» TEXTE FOURNI:
───

Bénéficiaires et ciblage
Les bénéficiaires ont été sélectionnés grâce à une assemblée communautaire composée des représentants de chaque quartier (voisinage). À l’aide des données sur la population, un quota a été fixé pour chaque quartier et l’assemblée a sélectionné 900 bénéficiaires qui répondaient aux critères de vulnérabilité préétablis. Ceux-ci impliquaient pour les femmes d’être enceintes de plus de six mois, d’avoir un enfant âgé de moins de deux ans ou d’être en situation de vulnérabilité économique, c’est-à-dire de ne percevoir aucun voire très peu de revenus (une liste des activités économiques avait été établie par la communauté), et d’être en situation d’isolement, sans partenaire ni famille qui auraient pu apporter un soutien financier. La liste des participants au projet a été validée par le personnel d’ACF qui a vérifié 10 % des ménages de manière aléatoire afin de s’assurer que l’assemblée respectait les critères préétablis.
Mise en oeuvre
Tous les mois et pendant trois mois, chaque bénéficiaire se voyait distribuer des coupons alimentaires qu’ils pouvaient échanger au marché local. Les coupons étaient imprimés d’après la valeur monétaire correspondant à chaque article alimentaire et donnaient droit à un panier d’aliments nutritionnels composé de manioc, de haricots, de cacahuètes, d’huile végétale, de poisson, de viande, de tomates, de riz et de sel. Ce panier a été mis au point en collaboration avec le directeur du département de la nutrition d’ACF-RCA lors d’un premier projet de coupons alimentaires afin de fournir 50 % des besoins nutritionnels d’un ménage de cinq personnes (la taille moyenne officielle d’un ménage). Les coupons fournissent environ 135 900 kcal par mois et par ménage. Pour un ménage de cinq personnes, cela équivaudrait à environ 900 kcal par personne et par jour. Les coupons comprennent une proportion de 11 % de protéines ; 56 % d’hydrates de carbone ; 33 % de lipides.

───

(Enregistrements de questions de raisonnement spatial)
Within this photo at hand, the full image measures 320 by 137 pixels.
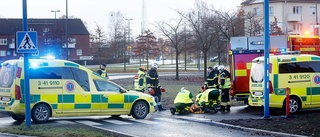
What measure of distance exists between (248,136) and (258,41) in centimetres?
833

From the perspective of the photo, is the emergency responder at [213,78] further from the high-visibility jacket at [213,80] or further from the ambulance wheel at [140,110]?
the ambulance wheel at [140,110]

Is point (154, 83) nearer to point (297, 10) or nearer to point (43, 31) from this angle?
point (43, 31)

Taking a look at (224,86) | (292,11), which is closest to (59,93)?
(224,86)

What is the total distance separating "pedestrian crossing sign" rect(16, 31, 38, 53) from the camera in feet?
46.6

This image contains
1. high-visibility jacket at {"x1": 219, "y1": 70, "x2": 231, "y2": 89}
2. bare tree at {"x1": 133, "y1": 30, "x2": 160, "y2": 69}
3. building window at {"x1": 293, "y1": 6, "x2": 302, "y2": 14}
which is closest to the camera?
high-visibility jacket at {"x1": 219, "y1": 70, "x2": 231, "y2": 89}

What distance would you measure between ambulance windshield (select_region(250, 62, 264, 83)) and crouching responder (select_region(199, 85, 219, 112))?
155 centimetres

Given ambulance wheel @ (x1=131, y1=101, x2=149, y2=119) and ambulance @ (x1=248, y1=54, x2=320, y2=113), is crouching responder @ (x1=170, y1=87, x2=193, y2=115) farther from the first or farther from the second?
ambulance @ (x1=248, y1=54, x2=320, y2=113)

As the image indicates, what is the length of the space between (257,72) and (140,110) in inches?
161

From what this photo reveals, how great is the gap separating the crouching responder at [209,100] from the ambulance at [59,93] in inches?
106

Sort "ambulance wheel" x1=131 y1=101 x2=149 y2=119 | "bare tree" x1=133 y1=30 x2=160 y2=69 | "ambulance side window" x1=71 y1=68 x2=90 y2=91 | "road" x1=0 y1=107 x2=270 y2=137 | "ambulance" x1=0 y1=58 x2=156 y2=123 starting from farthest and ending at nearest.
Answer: "bare tree" x1=133 y1=30 x2=160 y2=69 → "ambulance wheel" x1=131 y1=101 x2=149 y2=119 → "ambulance side window" x1=71 y1=68 x2=90 y2=91 → "ambulance" x1=0 y1=58 x2=156 y2=123 → "road" x1=0 y1=107 x2=270 y2=137

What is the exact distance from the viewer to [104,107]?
1728 cm

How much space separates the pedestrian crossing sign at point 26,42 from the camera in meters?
14.2

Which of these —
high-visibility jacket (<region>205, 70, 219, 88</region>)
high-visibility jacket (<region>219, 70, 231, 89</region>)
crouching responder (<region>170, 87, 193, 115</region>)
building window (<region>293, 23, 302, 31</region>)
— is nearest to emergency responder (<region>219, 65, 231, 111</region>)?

───

» DEMANDE 1: Selon le texte fourni, combien de bénéficiaires l'assemblée communautaire a-t-elle sélectionnés ?
» DEMANDE 2: Résumez le texte fourni en deux phrases.
» DEMANDE 3: Rédigez la suite du texte fourni sur la distribution de coupons alimentaires, en reprenant après sa dernière phrase.

» RÉPONSE RÉDIGÉE 1: L'assemblée communautaire a sélectionné 900 bénéficiaires.

» RÉPONSE RÉDIGÉE 2: Une assemblée communautaire formée de représentants de chaque quartier a sélectionné 900 bénéficiaires selon des critères de vulnérabilité préétablis, puis le personnel d'ACF a validé la liste en vérifiant au hasard 10 % des ménages. Chaque mois pendant trois mois, chaque bénéficiaire a reçu des coupons alimentaires échangeables au marché local contre un panier d'aliments conçu pour couvrir 50 % des besoins nutritionnels d'un ménage de cinq personnes.

» RÉPONSE RÉDIGÉE 3:
Afin d’éviter de nuire aux marchés et aux commerçants, la quantité de nourriture correspondant au montant n’était pas indiquée. Cependant, la surveillance hebdomadaire des prix du marché et les retours des bénéficiaires permettaient à l’équipe de savoir si les commerçants augmentaient les tarifs pour les participants. Les commerçants participant au projet ont également reçu une formation en gestion commerciale et en marketing, car cela avait été perçu comme un point faible lors des projets précédents.
Pendant les semaines où les bons n’étaient pas distribués, l’équipe de sécurité alimentaire organisait des démonstrations culinaires avec de petits groupes de participants au projet. Ces démonstrations montraient comment préparer une bouillie équilibrée pour compléter les repas et dispensaient une formation relative à l’économie des ménages grâce à un jeu interactif dans lequel les participants s’exerçaient à la prise de décision, apprenaient à avoir une alimentation équilibrée et étaient sensibilisés à l’importance de faire des économies. À l’occasion de la dernière distribution de coupons, un groupe de théâtre a joué de petites pièces amusantes pour résumer les différents thèmes abordés lors du projet, à propos de la diversité alimentaire, de la gestion des revenus, des économies et de l’utilisation de pratiques de soin positives. Une émission de radio relayant les mêmes messages a également été diffusée pour donner plus d’impact à la démarche.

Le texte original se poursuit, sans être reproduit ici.